Superintendent shuts out public
NATCHEZ — The public was shut out of a hearing Tuesday that will determine if Anthony Morris will keep or lose his job as Natchez-Adams School District superintendent.
The hearing lasted from 9 a.m. until approximately 4 p.m. and will continue April 13.
Among members of the public who were not granted access to the hearing were members of the NASD school board who are scheduled to testify.
The board will determine the hearing’s outcome based on a transcript composed by a court reporter, Board Attorney Bruce Kuehnle said.
School board member Dr. Benny Wright said he was instructed not to appear at the hearing until April 13, when the hearing is scheduled to continue for a second day.
Wright said he was not allowed access to any information about the hearing.
“The rules say (witnesses) must be sequestered and are not privy to testimony that precedes ours,” Wright said.
School board member Dale Steckler said she also did not attend Tuesday’s hearing and was told she would be called to appear if needed.
Board members Harold Barnett, David Troutman and Thelma Newsome could not be reached for comment Tuesday.
Kuehnle said the hearing could be set to continue on a third date or as many as necessary.
Once the board members receive a transcript of the hearing after it concludes, they have 30 days to meet as a group to either deliberate or hear a final closing argument by Morris’s attorney.
Kuehnle said the board can call a special meeting to deliberate or do so at its regular board meeting, as long as the date is within the 30-day window.
Deliberations must be made in executive session, Kuehnle said.
A Mississippi state statute says hearings on proposed non-renewal of a superintendent’s contract should be conducted in executive session unless the superintendent requests a public hearing.
Morris said Tuesday morning the hearing would be closed.
A few Natchez residents arrived at the Braden Administration building ready to observe the hearing before being told in the lobby the hearing was closed.
Larry Jackson, a former NASD principal and instructor, said he wanted to attend the hearing as a concerned citizen and former district parent.
Jackson said he was concerned about the current status of education in the district.
“In the last few years it’s gone down,” he said.
“(Education) is going to an impact the boys and girls for the rest of their lives.”
Jackson said the district cannot fix its problems by firing all the teachers or getting new students, but he is not necessarily against Morris.
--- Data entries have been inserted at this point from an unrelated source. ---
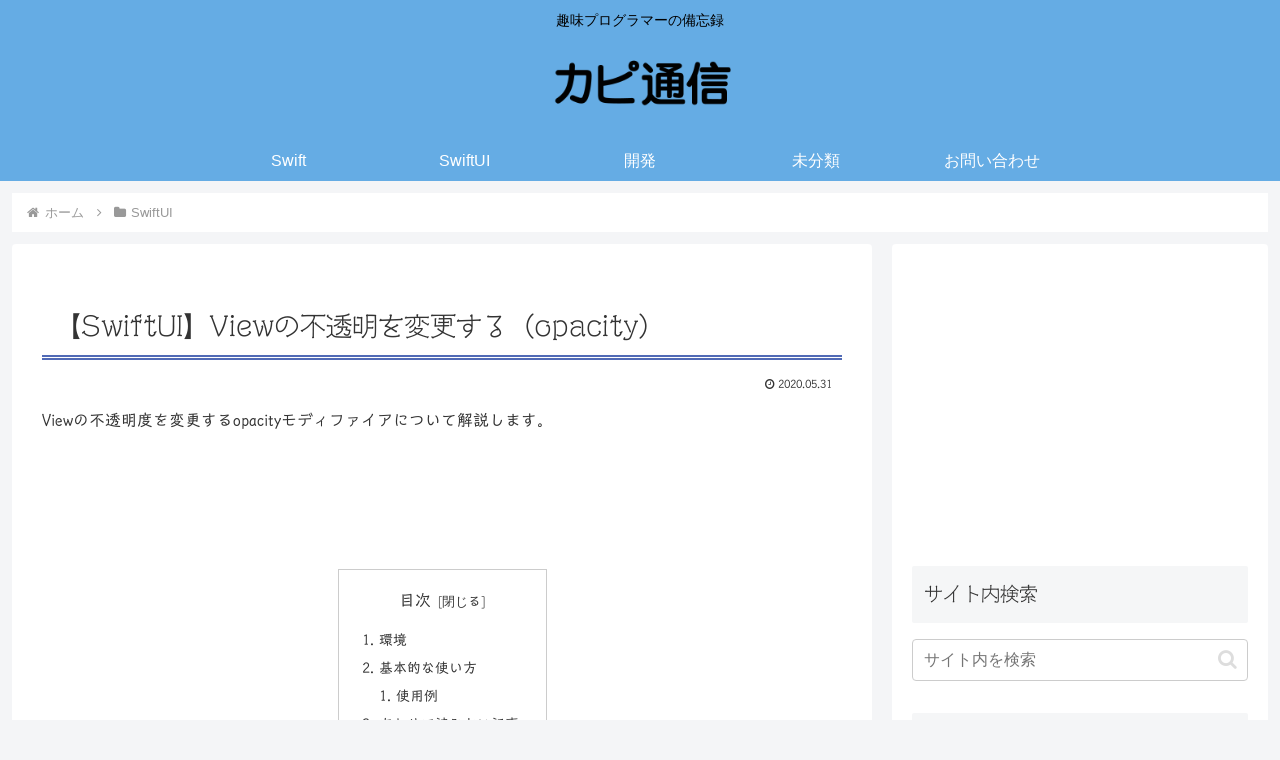

--- FILE ---
content_type: text/html; charset=utf-8
request_url: https://www.google.com/recaptcha/api2/aframe
body_size: 269
content:
<!DOCTYPE HTML><html><head><meta http-equiv="content-type" content="text/html; charset=UTF-8"></head><body><script nonce="P6O1f1ZY_6kCKzz8rDobFQ">/** Anti-fraud and anti-abuse applications only. See google.com/recaptcha */ try{var clients={'sodar':'https://pagead2.googlesyndication.com/pagead/sodar?'};window.addEventListener("message",function(a){try{if(a.source===window.parent){var b=JSON.parse(a.data);var c=clients[b['id']];if(c){var d=document.createElement('img');d.src=c+b['params']+'&rc='+(localStorage.getItem("rc::a")?sessionStorage.getItem("rc::b"):"");window.document.body.appendChild(d);sessionStorage.setItem("rc::e",parseInt(sessionStorage.getItem("rc::e")||0)+1);localStorage.setItem("rc::h",'1768381954971');}}}catch(b){}});window.parent.postMessage("_grecaptcha_ready", "*");}catch(b){}</script></body></html>

--- FILE ---
content_type: text/css
request_url: https://capibara1969.com/wp-content/themes/cocoon-child-master/style.css?ver=6.5.7&fver=20190414064152
body_size: 1503
content:
@charset "UTF-8";

/*!
Theme Name: Cocoon Child
Template:   cocoon-master
Version:    0.0.5
*/

/************************************
** 子テーマ用のスタイルを書く
************************************/
/*必要ならばここにコードを書く*/
/* テーブル全体 */
table.table-01 {
	width: 100%;
	border: 1px #888888 solid;
	border-collapse: collapse;
	border-spacing: 0;
}

/* ヘッダー行 */
table.table-01 th {
	padding: 5px;
	border: 1px #888888 solid;
	border-width: 0 1px 1px 1px;
	/* ヘッダーの背景色 */
	background: #eaf3ff;
	font-weight: bold;
	line-height: 120%;
	text-align: center;
}

/* 通常行 */
table.table-01 td {
	padding: 5px;
	border: 1px #888888 solid;
	border-width: 0 0 1px 1px;
	background: #ffffff;
	/* text-align: center; */
	/* vertical-align: middle; */
}

/********** 見出しのスタイル **********/
.article h1 {
  padding: 0.5em; /*文字周りの余白*/
  border-bottom: double 5px #516ab6; /* アンダーライン（二重線） */
}

/*.article h2 {
/*   padding: 0.5em;/*文字周りの余白*/
/*   color: #010101;/*文字色*/
/*   background: #eaf3ff;/*背景色*/
/*   border-bottom: solid 3px #516ab6;/*下線*/
/* }*/

.article h2 {
  padding: 0.5em;/*文字周りの余白*/
  color: #010101;/*文字色*/
  background: #a7d6ff;/*背景色*/
/*  border-bottom: solid 3px #516ab6;/*下線*/
}

/*
.article h3 {
  border-left: 3px solid #a7d6ff; 
  border-right: none;
  border-top: none;
  border-bottom: none;
  padding: 6px 20px;
  background: linear-gradient(transparent 70%, #a7d6ff 70%);
}
*/

.article h3 {
  color: #494949;/*文字色*/
  background: #f4f4f4;/*背景色*/
  border-left: solid 5px #7db4e6;/*左線*/
  border-bottom: solid 3px #d7d7d7;/*下線*/
  border-right: none;
  border-top: none;
}

.article h4 {
  border-top: none;
  border-bottom: none;
  position: relative;
}

.article h4:after {
  content: "";
  position: absolute;
  left: 0;
  bottom: 0;
  width: 100%;
  height: 7px;
  background: -webkit-repeating-linear-gradient(-45deg, #65ace4, #65ace4 2px, #fff 2px, #fff 4px);
  background: repeating-linear-gradient(-45deg, #65ace4, #65ace4 2px, #fff 2px, #fff 4px);
}

.article h5 {
/*  color: #494949;/*文字色*/
/*  background: #f4f4f4;/*背景色*/
  border-left: solid 4px #8BE0FE;/*左線*/
  border-bottom: none;
  border-right: none;
  border-top: none;
}


/************************************
 *  ブログカードのカスタマイズ
 * ***********************************/
.blogcard {
	padding: 1rem;
	color: #666;
	position: relative;
	border-color: #68d6cb !important; /* 枠線の色を変更 */
}

/* アイキャッチを拡大するアニメーション
a.blogcard-wrap:hover{
	background-color: transparent!important;
	opacity: 0.8;
}

a.blogcard-wrap:hover img.blogcard-thumb-image{
	transform: scale(1.1);
	transition: .3s;
}
*/

.blogcard-thumbnail {
	line-height: 0;
	margin-right: 1rem;
	overflow: hidden;
}

.blogcard-title{
	margin-bottom: .5rem;
}

.blogcard-snipet{
	font-size: 70%;
	line-height: 1.7;
	padding-right: 10%;
}

@media screen and (max-width: 480px){
	.blogcard-thumbnail{
		width: 40%;
	}
	.blogcard-snipet{
		display: none;
	}
}

.internal-blogcard-footer{
	display: none; /* 内部ブログカードのアイコンとURLを非表示 */
}

.internal-blogcard::after{
	content: '続きを読む \00bb'; /* 内部リンク右下枠の文言 */
	position: absolute;
	bottom: .5rem;
	right: 1rem;
	font-size: 70%;
	/*background-color: #7fc2ef; /* 内部リンク右下枠の背景色 */
	background-color: #d78114; /* 内部リンク右下枠の背景色 */
	padding: .4em 3em;
	font-weight: bold;
	color: #fff; /* 内部リンク右下枠の文字色 */
	border-radius: 2px;
}

/************************************
** レスポンシブデザイン用のメディアクエリ
************************************/
/*1240px以下*/
@media screen and (max-width: 1240px){
  /*必要ならばここにコードを書く*/
}

/*1030px以下*/
@media screen and (max-width: 1030px){
  /*必要ならばここにコードを書く*/
}

/*768px以下*/
@media screen and (max-width: 768px){
  /*必要ならばここにコードを書く*/
}

/*480px以下*/
@media screen and (max-width: 480px){
  /*必要ならばここにコードを書く*/
}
Jackson said the facts presented in the hearing should point the board in the right direction.
“I’m not anti-anyone, but I am for the education of our boys and girls,” Jackson said.
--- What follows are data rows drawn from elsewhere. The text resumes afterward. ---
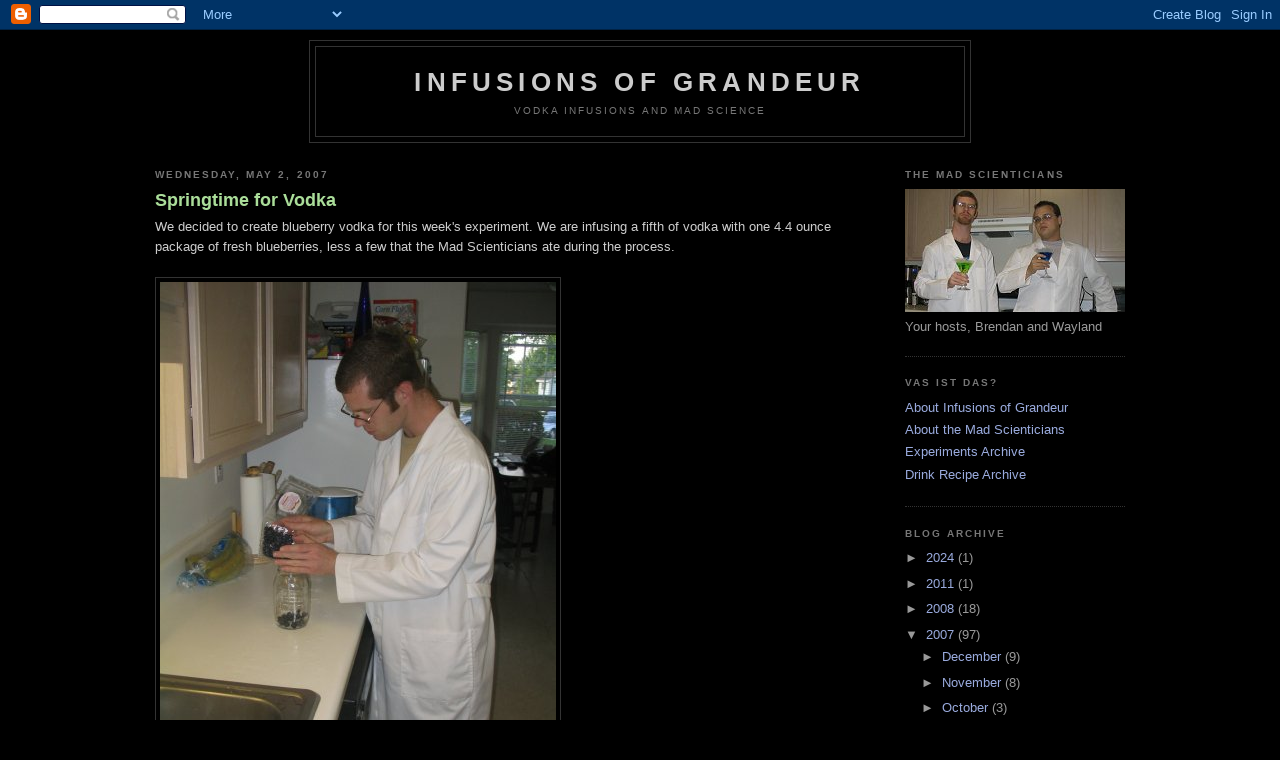

--- FILE ---
content_type: text/html; charset=utf-8
request_url: https://www.google.com/recaptcha/api2/aframe
body_size: 267
content:
<!DOCTYPE HTML><html><head><meta http-equiv="content-type" content="text/html; charset=UTF-8"></head><body><script nonce="w1kdxM5-QTfFXwjkg58avg">/** Anti-fraud and anti-abuse applications only. See google.com/recaptcha */ try{var clients={'sodar':'https://pagead2.googlesyndication.com/pagead/sodar?'};window.addEventListener("message",function(a){try{if(a.source===window.parent){var b=JSON.parse(a.data);var c=clients[b['id']];if(c){var d=document.createElement('img');d.src=c+b['params']+'&rc='+(localStorage.getItem("rc::a")?sessionStorage.getItem("rc::b"):"");window.document.body.appendChild(d);sessionStorage.setItem("rc::e",parseInt(sessionStorage.getItem("rc::e")||0)+1);localStorage.setItem("rc::h",'1769791512012');}}}catch(b){}});window.parent.postMessage("_grecaptcha_ready", "*");}catch(b){}</script></body></html>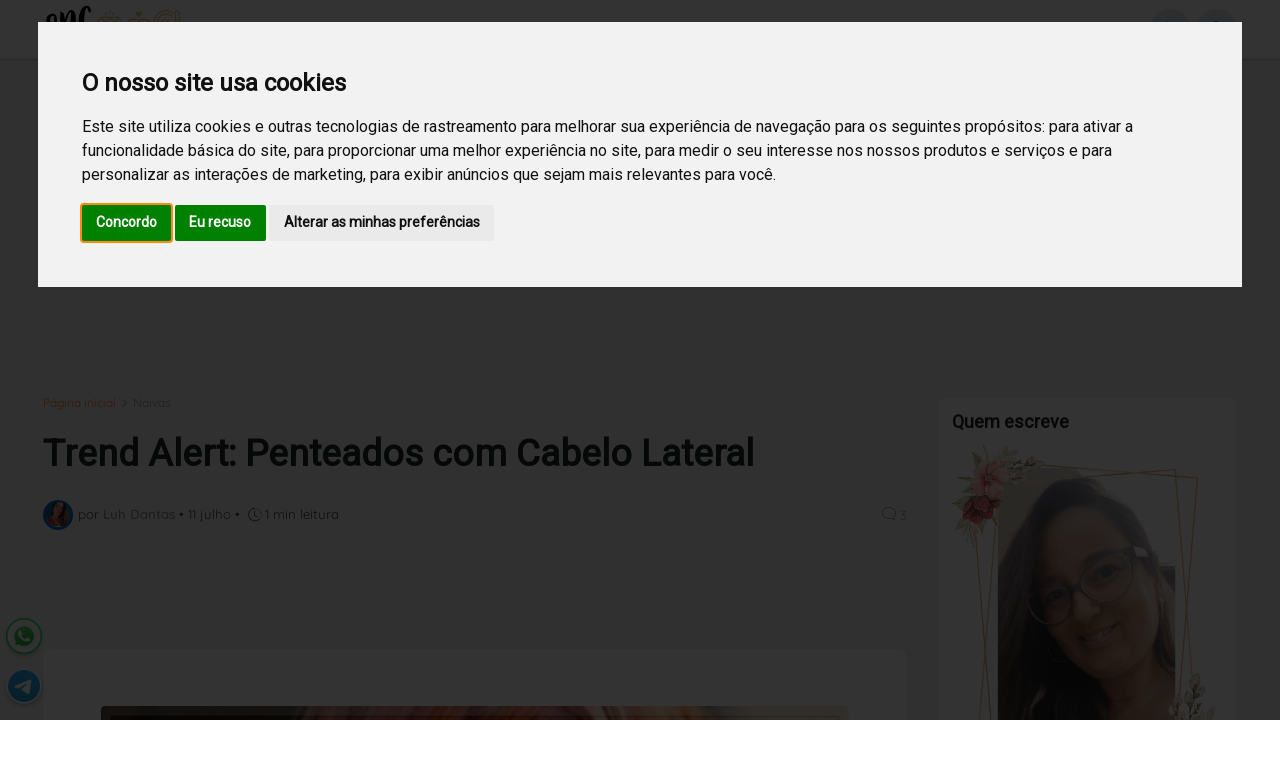

--- FILE ---
content_type: text/html; charset=utf-8
request_url: https://www.google.com/recaptcha/api2/aframe
body_size: 267
content:
<!DOCTYPE HTML><html><head><meta http-equiv="content-type" content="text/html; charset=UTF-8"></head><body><script nonce="bVpAAevn0MOPYEIXSSqd8w">/** Anti-fraud and anti-abuse applications only. See google.com/recaptcha */ try{var clients={'sodar':'https://pagead2.googlesyndication.com/pagead/sodar?'};window.addEventListener("message",function(a){try{if(a.source===window.parent){var b=JSON.parse(a.data);var c=clients[b['id']];if(c){var d=document.createElement('img');d.src=c+b['params']+'&rc='+(localStorage.getItem("rc::a")?sessionStorage.getItem("rc::b"):"");window.document.body.appendChild(d);sessionStorage.setItem("rc::e",parseInt(sessionStorage.getItem("rc::e")||0)+1);localStorage.setItem("rc::h",'1769066767382');}}}catch(b){}});window.parent.postMessage("_grecaptcha_ready", "*");}catch(b){}</script></body></html>

--- FILE ---
content_type: application/javascript; charset=utf-8
request_url: https://fundingchoicesmessages.google.com/f/AGSKWxWU_jun4oDK3ZlZWV6NsjCgQ38yyc6NYv7JgmI7ljqPmFPxsAZRoixFzXuk49LvGjGJyh5WJ2hwL4VVlk80NBMf11Z7L2odPywsUMK-qaDnuNvEdFdsB_EjxqcD38Eom7bD28i-?fccs=W251bGwsbnVsbCxudWxsLG51bGwsbnVsbCxudWxsLFsxNzY5MDY2NzcwLDgxNDAwMDAwMF0sbnVsbCxudWxsLG51bGwsW251bGwsWzcsMTksNiwxMCwxOCwxM10sbnVsbCxudWxsLG51bGwsbnVsbCxudWxsLG51bGwsbnVsbCxudWxsLG51bGwsM10sImh0dHBzOi8vd3d3LnNvbHRlaXJhc25vaXZhc2Nhc2FkYXMuY29tLzIwMTUvMDcvdHJlbmQtYWxlcnQtcGVudGVhZG9zLWNvbS1jYWJlbG8tbGF0ZXJhbC5odG1sIixudWxsLFtbOCwiOW9FQlItNW1xcW8iXSxbOSwiZW4tVVMiXSxbMTksIjIiXSxbMjQsIiJdLFsyNSwiW1s5NTM0MDI1Miw5NTM0MDI1NF1dIl0sWzI5LCJmYWxzZSJdLFsyMSwiW1tbWzUsMSxbMF1dLFsxNzY5MDY2NzY3LDUzMzI3NjAwMF0sWzEyMDk2MDBdXV1dIl1dXQ
body_size: 189
content:
if (typeof __googlefc.fcKernelManager.run === 'function') {"use strict";this.default_ContributorServingResponseClientJs=this.default_ContributorServingResponseClientJs||{};(function(_){var window=this;
try{
var qp=function(a){this.A=_.t(a)};_.u(qp,_.J);var rp=function(a){this.A=_.t(a)};_.u(rp,_.J);rp.prototype.getWhitelistStatus=function(){return _.F(this,2)};var sp=function(a){this.A=_.t(a)};_.u(sp,_.J);var tp=_.ed(sp),up=function(a,b,c){this.B=a;this.j=_.A(b,qp,1);this.l=_.A(b,_.Pk,3);this.F=_.A(b,rp,4);a=this.B.location.hostname;this.D=_.Fg(this.j,2)&&_.O(this.j,2)!==""?_.O(this.j,2):a;a=new _.Qg(_.Qk(this.l));this.C=new _.dh(_.q.document,this.D,a);this.console=null;this.o=new _.mp(this.B,c,a)};
up.prototype.run=function(){if(_.O(this.j,3)){var a=this.C,b=_.O(this.j,3),c=_.fh(a),d=new _.Wg;b=_.hg(d,1,b);c=_.C(c,1,b);_.jh(a,c)}else _.gh(this.C,"FCNEC");_.op(this.o,_.A(this.l,_.De,1),this.l.getDefaultConsentRevocationText(),this.l.getDefaultConsentRevocationCloseText(),this.l.getDefaultConsentRevocationAttestationText(),this.D);_.pp(this.o,_.F(this.F,1),this.F.getWhitelistStatus());var e;a=(e=this.B.googlefc)==null?void 0:e.__executeManualDeployment;a!==void 0&&typeof a==="function"&&_.To(this.o.G,
"manualDeploymentApi")};var vp=function(){};vp.prototype.run=function(a,b,c){var d;return _.v(function(e){d=tp(b);(new up(a,d,c)).run();return e.return({})})};_.Tk(7,new vp);
}catch(e){_._DumpException(e)}
}).call(this,this.default_ContributorServingResponseClientJs);
// Google Inc.

//# sourceURL=/_/mss/boq-content-ads-contributor/_/js/k=boq-content-ads-contributor.ContributorServingResponseClientJs.en_US.9oEBR-5mqqo.es5.O/d=1/exm=ad_blocking_detection_executable,kernel_loader,loader_js_executable,monetization_cookie_state_migration_initialization_executable,optimization_state_updater_executable,web_iab_us_states_signal_executable,web_monetization_wall_executable/ed=1/rs=AJlcJMwtVrnwsvCgvFVyuqXAo8GMo9641A/m=cookie_refresh_executable
__googlefc.fcKernelManager.run('\x5b\x5b\x5b7,\x22\x5b\x5bnull,\\\x22solteirasnoivascasadas.com\\\x22,\\\x22AKsRol9ilCRYoOaHZbphJOoayYG0YGghIxvzdOba04qGTdCMEKxwUClqDN730w57gDHzneNaobm7VWuREG3r84uDkmZZoC1cJ1QYjIz_IHtbllbCTWHdewWNMemXBb88DNVisWxSm2bxrDySLcUn0H_-8UeAIaD55w\\\\u003d\\\\u003d\\\x22\x5d,null,\x5b\x5bnull,null,null,\\\x22https:\/\/fundingchoicesmessages.google.com\/f\/AGSKWxXwqMpdLZnUGVTYhlIGPNm7YMahzpzPg8NvpvKcLawlumqkGnMXH6hUU2zJLihFhZ0gCYBhTXEi4G2TOAWIla_ZQ5CswhkikSQTFKl5ZI5-AmPIn1WfkvQ-wPr0o2Yez2EGidyt\\\x22\x5d,null,null,\x5bnull,null,null,\\\x22https:\/\/fundingchoicesmessages.google.com\/el\/AGSKWxXdvPHG4Ag6bWWvxx7gjwqCUc4kucx4CJ0ZLgqVZ-QmzseN-okUCMyAYqkY1Ph8GWfZmon1dXt7Pp2LPuiTJxZznGt2q4Oe3gArFtZ_sn3NIOo3VZ7CmL0QdGToE6HHUid-xIcH\\\x22\x5d,null,\x5bnull,\x5b7,19,6,10,18,13\x5d,null,null,null,null,null,null,null,null,null,3\x5d\x5d,\x5b2,1\x5d\x5d\x22\x5d\x5d,\x5bnull,null,null,\x22https:\/\/fundingchoicesmessages.google.com\/f\/AGSKWxXgSVWOAAdlg85y9p59DZINIy4ettzo6fPQatZUCCg3_AxLbNmYY_R2TEpenAaKFr-DSF7PiqInCevQicR8zQ-FItOlvQw5WmmcenlDsIF6v5gW8U715TJN6mwQmX6VGcUd4WSh\x22\x5d\x5d');}

--- FILE ---
content_type: application/javascript; charset=utf-8
request_url: https://fundingchoicesmessages.google.com/f/AGSKWxW9kmIx2ucabrF7ZbGnyrgkFG32OKgg4MncvCgQKCuRagoRlMHqkzvH3-087xfTRbk_lfntD-B55tksRSSiVm0IW5ECJCsrIna9IIoRgIVhY4H3nPrbsoQ0O3QDeZmRFFGkT2qt8GDeXDfUdM9VB-9hchbiJSLAbLs4ebKEl0qmb8MxqWdVWhKma_Y=/_/ad-sidebar-/adverttop./ad-callback.-adv.jpg/banner_image.php?
body_size: -1291
content:
window['4dff7de0-f916-45a4-baf3-f9448ca0ead2'] = true;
Former NASD parent and Natchez resident Michael Winn also came to Braden for the hearing.
“Basically I was hoping (the hearing) was public because I feel like with a decision of that magnitude, it’s the public’s right to know,” Winn said.
Winn said he is confident, however, that the board is highly qualified and capable of making the right decision following the hearing.
Chamber of Commerce Director Debbie Hudson arrived at the start of the hearing because she received a summons to attend and said she was told Tuesday morning she was dismissed for the day and should come back April 13 to testify.
Principals from Morgantown Elementary, Robert Lewis Middle School and Natchez High, as well as district administrators were also exiting the boardroom area at Braden shortly after 9 a.m.